The family of Fernando Villavicencio, the candidate for the presidency of Ecuador assassinated on August 9, denounced the State for the crime of “murder by intentional omission,” the family reported at a press conference held in Quito.
The Ecuadorian Prosecutor’s Office confirmed to CNN this Friday that they received the family’s complaint.
“They had to watch over the life of Fernando Villavicencio, knowing that he was a journalist who had many threats,” said the family’s lawyer, Marco Yaulema.
The family argues that there was an abandonment despite the fact that the candidate of the Construye movement indicated in the past that he had received threats from various criminal groups that, according to him, controlled the Ecuadorian State.

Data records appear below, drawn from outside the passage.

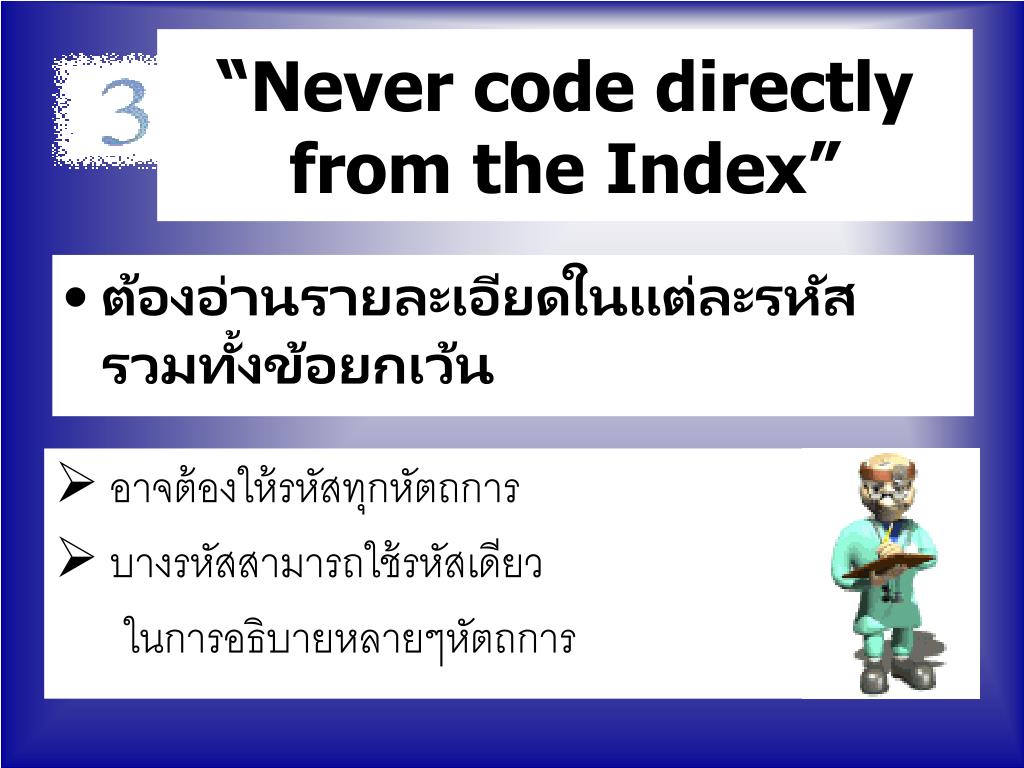 3

“Never code directly from the Index”

• ต้องอ่านรายละเอียดในแต่ละรหัส รวมทั้งข้อยกเว้น

➢ อาจต้องให้รหัสทุกหัตถการ

➢ บางรหัสสามารถใช้รหัสเดียว ในการอธิบายหลายๆหัตถการ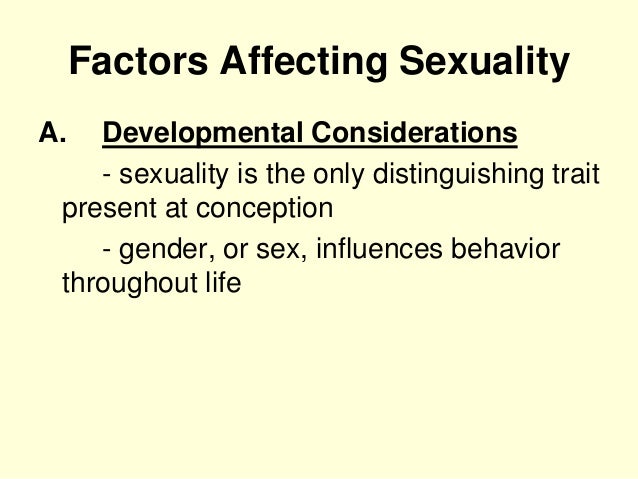 Factors Affecting Sexuality

A. Developmental Considerations

- sexuality is the only distinguishing trait present at conception

- gender, or sex, influences behavior throughout life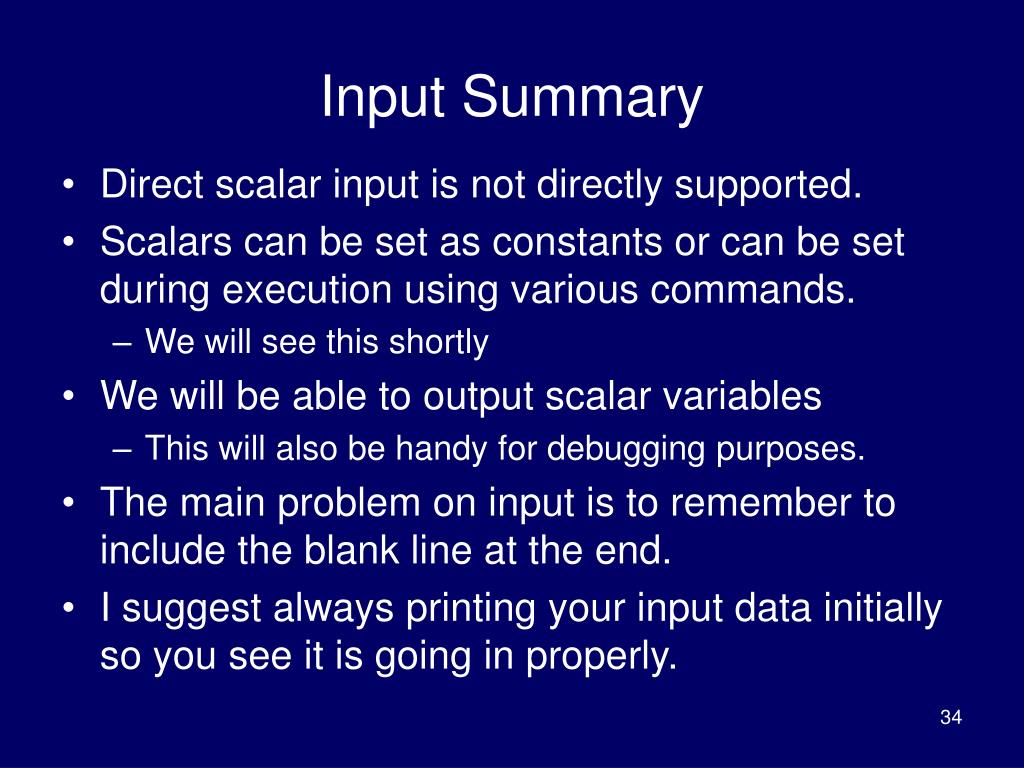 Input Summary

• Direct scalar input is not directly supported.
• Scalars can be set as constants or can be set during execution using various commands.
  – We will see this shortly
• We will be able to output scalar variables
  – This will also be handy for debugging purposes.
• The main problem on input is to remember to include the blank line at the end.
• I suggest always printing your input data initially so you see it is going in properly.

34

The Electoral Council of Ecuador approves the presidential candidacy of Christian Zurita as a replacement for Fernando Villavicencio
The complaint includes President Guillermo Lasso and the Minister of the Interior, Juan Zapata.
In a press conference, Zapata said this Friday that two internal investigations were opened in the Police in which it will be determined if the procedures and preventive actions were complied with. The results of this report could be ready next week, he estimated.

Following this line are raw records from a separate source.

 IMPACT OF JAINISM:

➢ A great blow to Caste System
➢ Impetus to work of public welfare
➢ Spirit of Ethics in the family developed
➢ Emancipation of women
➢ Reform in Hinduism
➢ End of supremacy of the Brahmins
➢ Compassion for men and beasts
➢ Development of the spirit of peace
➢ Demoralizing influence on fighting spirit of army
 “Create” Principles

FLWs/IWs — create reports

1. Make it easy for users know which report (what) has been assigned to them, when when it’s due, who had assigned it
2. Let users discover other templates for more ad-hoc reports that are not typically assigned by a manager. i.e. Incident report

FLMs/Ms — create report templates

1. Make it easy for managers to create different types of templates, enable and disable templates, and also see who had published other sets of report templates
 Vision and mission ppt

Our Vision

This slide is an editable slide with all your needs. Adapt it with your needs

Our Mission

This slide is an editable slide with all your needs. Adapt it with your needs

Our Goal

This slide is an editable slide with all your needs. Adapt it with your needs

Regarding the complaint, the minister said that they respect the family’s decision and that they are within their rights: “If they have believed that it is necessary, we can only respond through the legal basis that we have.”
Patricia Barragan and Patricia Villavicencio, sister of Fernando Villavicencio, during a press conference in which they announced that they filed a lawsuit against the Ecuadorian state. (Credit: MARTIN BERNETTI/AFP via Getty Images)
This Friday, the Government of President Guillermo Lasso said in a statement that it considered “unacceptable” that the actions of the Ecuadorian authorities regarding the security of Villavicencio be considered “premeditated in order to abandon a presidential candidate “.
The Lasso government added that it rejected the complaints and asked that “the case not be politicized and that the justice system be allowed to move forward with the investigations and reach a procedural truth.”
Villavicencio was assassinated on August 9 as he was leaving a rally in Quito. So far, authorities have arrested six people allegedly linked to the crime.